"Yes," is my answer, "but if the feeling of safety outweighs the fear and I am confident I can run the line, I will do it. If not, I walk around."
|Eek, not safe enough for me...scouting revealed a large subsurface rock|
and at this water level it's to shallow to "boof" over it.... maybe another time!
I think this is the most important part of boating for me, learning where the safe places are, how I can keep myself alive, what to do if I'm in trouble, (all ongoing skills I am trying to acquire) and also, being able to keep others safe.
|But this one was great (with Kirk setting safety)|
I am lucky to have a partner that has been a professional kayak guide for most of his adult life. He's the guy that gets invited on trips because others know he will know how to unpin a boat, flip the raft back over and rescue the dude caught in a hole. Kirk once said, "you are a class III boater when you can not only boat class III but when you know how to rescue someone out of a class III rapid...and so on (IV & class V) Does everyone abide by these guidelines?
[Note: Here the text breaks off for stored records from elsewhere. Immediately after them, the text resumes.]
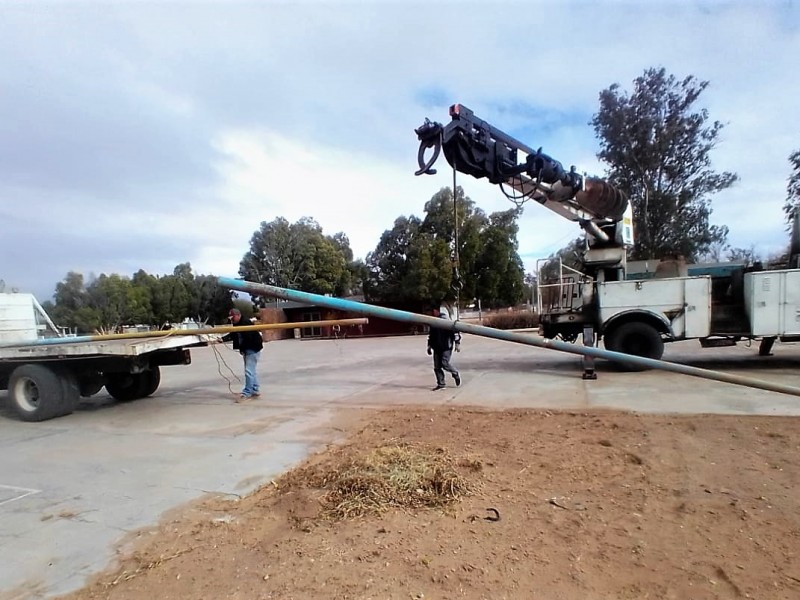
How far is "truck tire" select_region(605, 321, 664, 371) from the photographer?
10.1 m

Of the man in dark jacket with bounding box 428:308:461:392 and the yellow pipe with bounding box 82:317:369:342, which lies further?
the man in dark jacket with bounding box 428:308:461:392

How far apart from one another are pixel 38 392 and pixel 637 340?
11.0 m

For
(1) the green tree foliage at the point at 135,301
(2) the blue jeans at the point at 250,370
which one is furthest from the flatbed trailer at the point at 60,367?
(1) the green tree foliage at the point at 135,301

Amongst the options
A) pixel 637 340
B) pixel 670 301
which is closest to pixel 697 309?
pixel 670 301

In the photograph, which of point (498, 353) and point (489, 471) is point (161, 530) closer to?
point (489, 471)

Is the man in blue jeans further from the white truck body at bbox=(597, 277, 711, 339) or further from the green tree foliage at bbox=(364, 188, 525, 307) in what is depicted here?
the green tree foliage at bbox=(364, 188, 525, 307)

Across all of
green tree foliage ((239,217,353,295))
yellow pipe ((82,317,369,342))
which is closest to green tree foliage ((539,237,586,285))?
yellow pipe ((82,317,369,342))

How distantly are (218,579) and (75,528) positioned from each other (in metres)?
1.71

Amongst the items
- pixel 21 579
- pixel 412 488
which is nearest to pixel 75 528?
pixel 21 579

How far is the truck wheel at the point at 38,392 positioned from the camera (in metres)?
7.88

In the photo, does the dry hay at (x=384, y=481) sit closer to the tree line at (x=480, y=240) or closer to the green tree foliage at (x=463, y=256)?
the tree line at (x=480, y=240)

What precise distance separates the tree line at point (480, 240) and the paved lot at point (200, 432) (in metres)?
12.8

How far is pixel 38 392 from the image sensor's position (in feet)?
26.1

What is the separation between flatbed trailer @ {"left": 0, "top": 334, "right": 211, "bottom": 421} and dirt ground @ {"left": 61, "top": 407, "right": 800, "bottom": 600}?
4242 millimetres
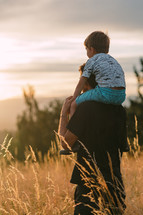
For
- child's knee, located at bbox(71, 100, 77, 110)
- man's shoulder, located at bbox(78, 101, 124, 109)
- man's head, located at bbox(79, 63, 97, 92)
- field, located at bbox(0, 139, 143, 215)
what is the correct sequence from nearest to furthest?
1. man's shoulder, located at bbox(78, 101, 124, 109)
2. child's knee, located at bbox(71, 100, 77, 110)
3. man's head, located at bbox(79, 63, 97, 92)
4. field, located at bbox(0, 139, 143, 215)

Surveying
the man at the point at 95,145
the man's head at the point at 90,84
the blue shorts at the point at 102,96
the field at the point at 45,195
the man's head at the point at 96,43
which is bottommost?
the field at the point at 45,195

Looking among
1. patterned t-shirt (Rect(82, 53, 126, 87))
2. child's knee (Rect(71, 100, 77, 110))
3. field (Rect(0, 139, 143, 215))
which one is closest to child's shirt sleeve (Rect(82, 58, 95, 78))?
patterned t-shirt (Rect(82, 53, 126, 87))

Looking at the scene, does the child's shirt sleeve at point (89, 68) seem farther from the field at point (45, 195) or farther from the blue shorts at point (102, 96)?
the field at point (45, 195)

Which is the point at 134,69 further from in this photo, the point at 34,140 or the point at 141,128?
the point at 141,128

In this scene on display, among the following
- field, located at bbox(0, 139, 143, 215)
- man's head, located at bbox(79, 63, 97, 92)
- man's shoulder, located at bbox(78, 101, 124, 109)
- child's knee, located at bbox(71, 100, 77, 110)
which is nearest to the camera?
man's shoulder, located at bbox(78, 101, 124, 109)

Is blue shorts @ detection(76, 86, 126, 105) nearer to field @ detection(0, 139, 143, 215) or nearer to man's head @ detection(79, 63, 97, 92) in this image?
man's head @ detection(79, 63, 97, 92)

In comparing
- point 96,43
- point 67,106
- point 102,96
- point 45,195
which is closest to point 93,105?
point 102,96

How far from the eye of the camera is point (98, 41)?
262cm

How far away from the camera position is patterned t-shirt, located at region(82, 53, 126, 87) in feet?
8.40

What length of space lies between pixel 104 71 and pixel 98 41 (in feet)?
0.91

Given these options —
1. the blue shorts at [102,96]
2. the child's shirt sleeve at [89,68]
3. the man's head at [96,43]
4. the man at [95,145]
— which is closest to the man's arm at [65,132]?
the man at [95,145]

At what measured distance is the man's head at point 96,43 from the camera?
2.62m

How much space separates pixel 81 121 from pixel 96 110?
0.51 feet

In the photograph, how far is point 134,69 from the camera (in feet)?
47.6
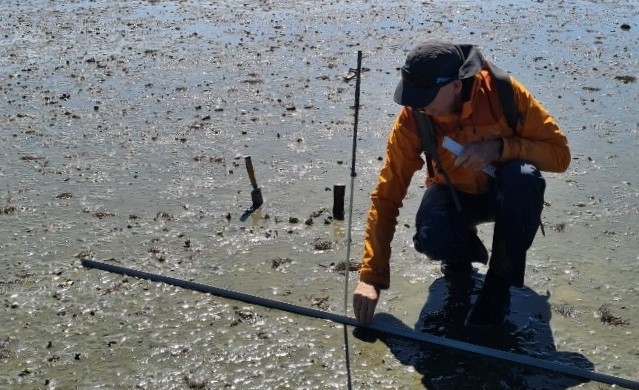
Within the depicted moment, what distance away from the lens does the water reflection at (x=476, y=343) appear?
3986 mm

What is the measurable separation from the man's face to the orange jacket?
90mm

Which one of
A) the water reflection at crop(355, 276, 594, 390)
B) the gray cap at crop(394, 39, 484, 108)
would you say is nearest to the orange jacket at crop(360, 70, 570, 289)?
the gray cap at crop(394, 39, 484, 108)

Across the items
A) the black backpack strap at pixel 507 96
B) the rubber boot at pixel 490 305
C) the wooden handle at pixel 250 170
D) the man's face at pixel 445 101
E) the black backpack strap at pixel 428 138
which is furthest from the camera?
the wooden handle at pixel 250 170

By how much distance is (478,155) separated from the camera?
13.1ft

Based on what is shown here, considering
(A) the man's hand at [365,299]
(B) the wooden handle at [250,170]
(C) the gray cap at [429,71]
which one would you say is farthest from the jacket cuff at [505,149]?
(B) the wooden handle at [250,170]

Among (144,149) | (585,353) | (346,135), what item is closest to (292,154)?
(346,135)

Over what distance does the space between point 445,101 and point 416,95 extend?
0.21 meters

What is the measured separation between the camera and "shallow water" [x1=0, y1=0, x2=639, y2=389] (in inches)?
166

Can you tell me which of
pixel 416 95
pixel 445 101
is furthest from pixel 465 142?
pixel 416 95

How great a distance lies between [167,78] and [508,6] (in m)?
8.09

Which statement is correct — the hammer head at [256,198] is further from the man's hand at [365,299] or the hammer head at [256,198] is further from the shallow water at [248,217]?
the man's hand at [365,299]

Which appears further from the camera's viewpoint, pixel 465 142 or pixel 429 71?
pixel 465 142

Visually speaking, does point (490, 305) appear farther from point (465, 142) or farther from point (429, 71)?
point (429, 71)

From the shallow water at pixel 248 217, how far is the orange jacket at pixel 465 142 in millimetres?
609
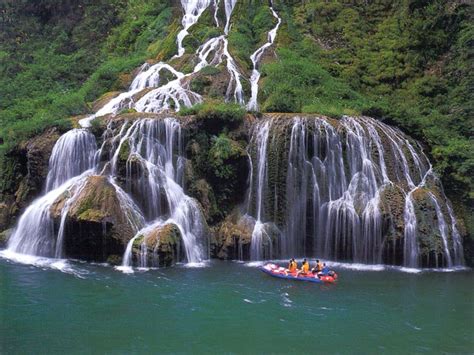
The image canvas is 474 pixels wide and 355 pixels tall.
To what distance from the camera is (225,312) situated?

A friend recently wrote concerned about my safety after a friend of his died while kayaking the Stikine River. Another local boater broke his back a few weeks ago. Boating is a sport with HUGE risks, although with any kind of boating, you only have to take it as far as you are comfortable with...I'm boating now out of a sense of exploration, because it is a fantastic combination of what I love (backpacking) and what Kirk loves (kayaking), and honestly, it is a way to experience landscapes in a way I haven't before. I think I hesitate and take the safe line because I like to walk, I like to do yoga and bike and ski too. The learning curve is slower that way, but I feel safer, and thus have more fun.
How do you handle the fear vs. safety aspects?